The Company has no other "plans" (as such term is used in
Item 402 of Regulation S-K) with respect to further executive
compensation.
Other Compensation
Not applicable.
Compensation of Directors
Directors of the Company receive no compensation for
services as such.
Termination of Employment and Change of Control Arrangements
Not applicable.
Item 11. SECURITY OWNERSHIP OF CERTAIN BENEFICIAL OWNERS AND
MANAGEMENT
The following table sets forth the number of shares
beneficially owned, as of June 27, 2000, by each Director of the
Company, by all officers and Directors as a group and by all
persons known to the Company as owning or possessing voting
control over five (5%) percent or more of the Company's
outstanding shares of Common Stock:
Number Percentage
of Shares of Shares
Name and Address Owned Outstanding
Dean W. Rowell 56,617,117 54.0%
Pamela K. Nelson 3,081,100 3.0%
Michael M. Cannon 13,000 .0%
All Officers and Directors
as a group 59,711,217 57.0%
Item 12. CERTAIN RELATIONSHIPS AND RELATED TRANSACTIONS
Transactions with Management and Others
Geologic and other information which PIC has or develops is
available to Mr. Rowell as an officer of the Company, and he may
use such information for the benefit of the Company in
determining which leases to buy or sell. Such information is
also available to Mr. Rowell, without cost, in connection with
Mr. Rowell's participation in the Leasing Programs.

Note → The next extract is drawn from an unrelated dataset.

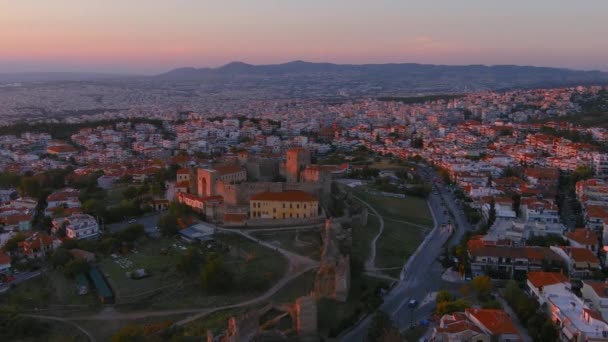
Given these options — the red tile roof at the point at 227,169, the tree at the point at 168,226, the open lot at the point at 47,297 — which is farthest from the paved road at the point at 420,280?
the red tile roof at the point at 227,169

During the nine year period since fiscal 1991, Trachyte has
helped financially support the Company largely due to Mr.
Rowell's efforts to secure loans from Trachyte for the Company
during periodic cash flow difficulties. During such periods, the
several transactions with Trachyte have provided the financial
means for the Company to pursue commercialization of the Mayfair
Project, otherwise the Company would have been unable to pursue
this goal. Final plans and final financial arrangements had not
been completed for the Mayfair Project as of June 27, 2000.
During the fiscal period ended March 31, 2000, the Company
continued to experience severe cash flow difficulties which have
continued into the 2000 fiscal period. Since the Company has been
unable to repay any of the loans from Trachyte during the past
two fiscal periods, Trachyte has received a demand note from the
Company in the amount of $50,000 plus interest at 12% per annum.
At June 27, 2000 the Company owed Trachyte approximately
$161,000. Neither Mr. Rowell nor Trachyte received any common
stock in exchange for debt forgiveness during the fiscal period
ended March 31, 2000.
On July 15, 1996, the Company formed Biofuels, Inc.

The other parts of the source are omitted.